The answer Nominal offers is determinism, auditability, and human review built into the workflow design, not bolted on after the fact. The target customers are organizations with high transaction volumes, multi-entity complexity, and manufacturing processes where the manual accounting overhead is large enough to make the value case clear.

Priority Software is making the same argument in the midmarket. Version 26.0 of Priority ERP introduces an aiERP Companion plus task-specific agents embedded directly into finance, sales, and supply chain workflows. The agents create journal entries, post receipts, process invoices, generate purchase orders, run inventory checks, and execute forecasts, not as external automations but as actions taken inside the ERP with user approval and auditable controls.

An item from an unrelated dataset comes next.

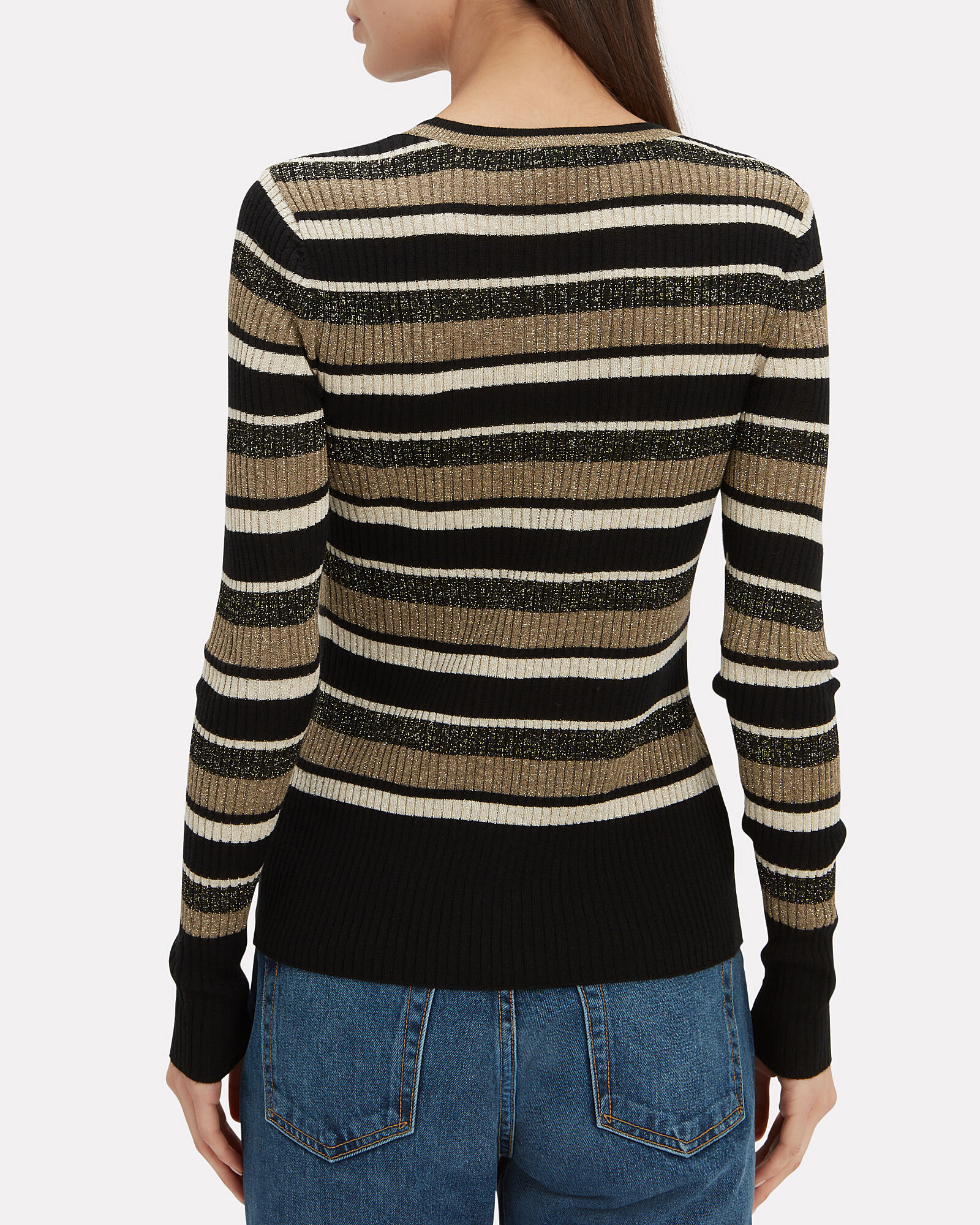 Panel Striped Ribbed Top, BLACK/GOLD, hi-res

Sagive Greenspan, Priority’s CEO, described the intent as, “The aiERP Companion and specialized agents analyze signals, trigger workflows, and execute routine operations inside the ERP, reducing manual effort while elevating decision quality and on-time performance across the business.”

The pattern running through acquisitions, hyperscaler partnerships, platform integrations, and vendor product releases in June 2026 is the same: Enterprise software is being restructured around the question of who controls the layer where AI decisions become actions. The data, the workflows, the delivery capacity, and the domain-specific intelligence are all being acquired, built, or partnered into position. The organizations that will determine the shape of that layer and the enterprises that will benefit from it are making their moves now.

What This Means for ERP Insiders

  • The acquisition pattern reveals what vendors believe agents cannot do without. The four enterprise AI acquisition deals above share a single logic: Generic AI cannot substitute for domain-specific data, document context, and workflow history. Enterprise architects evaluating agent platforms should ask directly what proprietary data layer each vendor controls, because that is where execution capability will diverge.
  • Model partnerships without delivery capacity are not a business. The Workday Gemini integration and the NTT DATA practice expansion show Google is treating consulting capacity as the product, not the model. For enterprise IT teams evaluating hyperscaler AI partnerships, the question is no longer which model but which delivery network will actually put it into production.
  • Field execution and financial accountability should be the same process, not sequential ones. The gap between work completed in the field and costs, billing, and revenue recognition appearing in financials is not a technology problem; it is a controls problem that technology can now close. The Dynamics 365 Field Service to Project Operations integration is one example of vendors closing it at the platform level. Organizations running both modules that have not activated the integration are carrying an avoidable financial reporting lag.
  • “Agents execute” is a governance statement. Both Nominal and Priority Software frame their execution models around human oversight, auditability, and customer SOPs—not autonomous operation. For finance and operations teams approving AI agent pilots, the design question is not whether the agent can perform the task but whether the approval chain, audit trail, and exception handling are defined before the agent touches live data.
  • The midmarket is no longer waiting for large-enterprise proof points. Priority’s V26.0 release (i.e., agents creating journal entries, posting receipts, processing invoices, and running inventory checks inside the ERP across 75,000 customers in 70 countries) confirms that embedded AI execution in ERP is a mainstream product decision, not an enterprise-only capability. Midmarket organizations still treating agentic ERP as a future-roadmap item are already behind their peer group.